Continuing with the format for this series, a complete 77-minute video of Shockley’s documentary film is embedded below followed by my time-indexed transcript comprising Part 4, including subheadings, and any external links and text highlighting. The time indexing facilitates switching from the text to its related place in the video. Of course, readers have the option of watching the complete 77-minute video at one sitting.
Golden Rule: The Investment Theory of Politics a documentary film by Jonathan Shockley
1:00:20 <On-screen text> “The impulse of democracy makes government less powerful and more active, to increase its functions and decrease its authority” —Samuel P. Huntington, Trilateral Commission report. [To put it more simply — more democracy means less ability to govern, ergo, what we need is less democracy.
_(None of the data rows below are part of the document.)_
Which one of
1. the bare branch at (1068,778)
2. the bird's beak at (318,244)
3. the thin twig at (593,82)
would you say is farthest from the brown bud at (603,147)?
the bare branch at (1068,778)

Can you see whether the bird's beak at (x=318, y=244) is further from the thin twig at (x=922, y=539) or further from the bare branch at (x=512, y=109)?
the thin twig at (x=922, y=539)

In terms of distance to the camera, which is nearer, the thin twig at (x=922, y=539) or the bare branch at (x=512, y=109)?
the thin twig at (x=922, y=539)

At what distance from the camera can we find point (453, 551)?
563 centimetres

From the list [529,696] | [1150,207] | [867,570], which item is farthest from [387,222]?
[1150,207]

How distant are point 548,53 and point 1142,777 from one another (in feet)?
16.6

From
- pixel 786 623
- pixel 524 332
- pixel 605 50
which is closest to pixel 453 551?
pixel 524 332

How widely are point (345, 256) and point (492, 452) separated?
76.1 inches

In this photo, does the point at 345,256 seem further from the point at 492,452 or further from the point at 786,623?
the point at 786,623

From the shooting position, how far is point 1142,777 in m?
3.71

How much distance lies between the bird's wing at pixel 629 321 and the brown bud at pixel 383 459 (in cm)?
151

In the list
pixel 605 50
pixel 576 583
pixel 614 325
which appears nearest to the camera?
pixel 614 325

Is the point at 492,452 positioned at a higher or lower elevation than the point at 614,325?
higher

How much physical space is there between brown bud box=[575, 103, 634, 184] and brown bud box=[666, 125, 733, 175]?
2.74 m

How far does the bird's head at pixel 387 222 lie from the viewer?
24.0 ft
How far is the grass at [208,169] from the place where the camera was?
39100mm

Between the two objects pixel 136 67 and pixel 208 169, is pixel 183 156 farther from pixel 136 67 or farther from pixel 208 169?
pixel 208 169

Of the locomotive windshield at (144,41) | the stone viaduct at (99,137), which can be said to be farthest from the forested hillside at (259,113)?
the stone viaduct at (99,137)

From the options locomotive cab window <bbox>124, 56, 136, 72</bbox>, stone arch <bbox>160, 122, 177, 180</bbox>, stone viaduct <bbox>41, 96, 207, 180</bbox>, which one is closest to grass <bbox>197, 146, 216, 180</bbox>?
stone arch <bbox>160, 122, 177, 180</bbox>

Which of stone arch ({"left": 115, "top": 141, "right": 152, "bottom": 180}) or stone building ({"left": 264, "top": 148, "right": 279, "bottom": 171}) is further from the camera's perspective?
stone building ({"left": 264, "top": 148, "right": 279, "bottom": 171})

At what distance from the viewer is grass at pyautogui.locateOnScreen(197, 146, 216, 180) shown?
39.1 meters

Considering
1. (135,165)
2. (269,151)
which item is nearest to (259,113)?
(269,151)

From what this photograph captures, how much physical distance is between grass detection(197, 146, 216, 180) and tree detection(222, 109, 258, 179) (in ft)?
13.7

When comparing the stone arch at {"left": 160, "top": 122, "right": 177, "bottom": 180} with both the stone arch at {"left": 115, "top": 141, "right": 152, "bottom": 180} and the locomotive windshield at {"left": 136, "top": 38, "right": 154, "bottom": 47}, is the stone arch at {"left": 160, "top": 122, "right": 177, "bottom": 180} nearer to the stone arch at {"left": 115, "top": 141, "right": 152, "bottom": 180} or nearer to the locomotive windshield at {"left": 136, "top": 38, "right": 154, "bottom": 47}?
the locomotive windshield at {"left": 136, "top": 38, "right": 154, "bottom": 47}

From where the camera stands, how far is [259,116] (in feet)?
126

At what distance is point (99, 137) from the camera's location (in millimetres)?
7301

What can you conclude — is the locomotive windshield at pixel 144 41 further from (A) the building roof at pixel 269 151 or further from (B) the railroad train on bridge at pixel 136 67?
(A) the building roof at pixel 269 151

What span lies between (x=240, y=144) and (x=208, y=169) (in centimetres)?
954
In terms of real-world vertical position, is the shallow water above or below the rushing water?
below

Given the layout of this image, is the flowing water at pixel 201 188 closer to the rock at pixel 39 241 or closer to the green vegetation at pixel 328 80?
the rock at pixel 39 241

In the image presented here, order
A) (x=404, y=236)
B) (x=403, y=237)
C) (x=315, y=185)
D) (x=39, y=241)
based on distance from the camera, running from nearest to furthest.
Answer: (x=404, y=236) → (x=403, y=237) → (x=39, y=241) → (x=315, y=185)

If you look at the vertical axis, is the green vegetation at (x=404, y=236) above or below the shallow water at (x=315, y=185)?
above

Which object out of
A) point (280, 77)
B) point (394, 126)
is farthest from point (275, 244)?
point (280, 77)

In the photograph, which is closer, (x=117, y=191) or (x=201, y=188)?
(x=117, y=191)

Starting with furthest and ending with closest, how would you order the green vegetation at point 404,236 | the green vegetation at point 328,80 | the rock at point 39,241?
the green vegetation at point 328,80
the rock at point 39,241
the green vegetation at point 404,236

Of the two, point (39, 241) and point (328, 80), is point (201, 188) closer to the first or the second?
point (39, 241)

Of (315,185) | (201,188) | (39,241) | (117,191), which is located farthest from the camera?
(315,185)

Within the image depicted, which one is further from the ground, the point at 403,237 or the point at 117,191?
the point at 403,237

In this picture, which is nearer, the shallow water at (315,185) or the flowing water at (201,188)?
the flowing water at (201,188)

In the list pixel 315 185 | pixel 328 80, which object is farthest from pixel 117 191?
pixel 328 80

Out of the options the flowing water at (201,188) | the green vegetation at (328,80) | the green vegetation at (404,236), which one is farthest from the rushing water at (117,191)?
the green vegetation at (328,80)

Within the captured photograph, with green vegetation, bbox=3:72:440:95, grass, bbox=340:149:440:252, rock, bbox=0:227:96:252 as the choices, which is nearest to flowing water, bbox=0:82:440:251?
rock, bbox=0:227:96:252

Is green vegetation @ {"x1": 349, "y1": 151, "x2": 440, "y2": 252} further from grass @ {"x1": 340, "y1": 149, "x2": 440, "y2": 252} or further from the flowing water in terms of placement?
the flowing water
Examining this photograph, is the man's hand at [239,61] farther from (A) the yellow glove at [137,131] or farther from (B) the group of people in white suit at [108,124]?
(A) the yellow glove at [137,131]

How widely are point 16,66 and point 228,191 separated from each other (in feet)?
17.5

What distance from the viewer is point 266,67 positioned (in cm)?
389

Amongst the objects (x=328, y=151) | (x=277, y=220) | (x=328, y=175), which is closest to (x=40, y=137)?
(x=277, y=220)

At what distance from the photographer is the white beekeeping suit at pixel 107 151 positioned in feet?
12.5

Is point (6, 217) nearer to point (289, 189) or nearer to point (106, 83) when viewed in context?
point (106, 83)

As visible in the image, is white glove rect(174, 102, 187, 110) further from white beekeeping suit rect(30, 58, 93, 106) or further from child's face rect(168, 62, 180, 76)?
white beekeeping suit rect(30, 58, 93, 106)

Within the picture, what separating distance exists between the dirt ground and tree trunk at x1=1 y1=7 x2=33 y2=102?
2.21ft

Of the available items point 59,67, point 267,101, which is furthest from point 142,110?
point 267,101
See Oligarchy’s attack on Democracy, April 14, 2008].
1:00:34 <On-screen text> A few first world elections: 1992
Tom Ferguson – When I’d walked through, in the case of the Clinton, the essay in 1992, I looked at industry significantly above the mean in support of Clinton — you know, oil and gas, capital intensive exporters, aircraft, computers, investment banking. The investment bankers keep showing up over and over in the Democratic Party going back to the New Deal.
1:00:58 <On-screen text> — 1996: Clinton losing ‘till the end
Bill Clinton – My fellow Americans after these four good, hard years I still believe in the place called Hope, a place called America.
1:01:17 Noam Chomsky – The 1996 election, Tom Ferguson pointed out that the election was to a large extent bought toward the end by the telecommunications industry, which poured a huge amount of money into it, enough to get Clinton elected, in fact.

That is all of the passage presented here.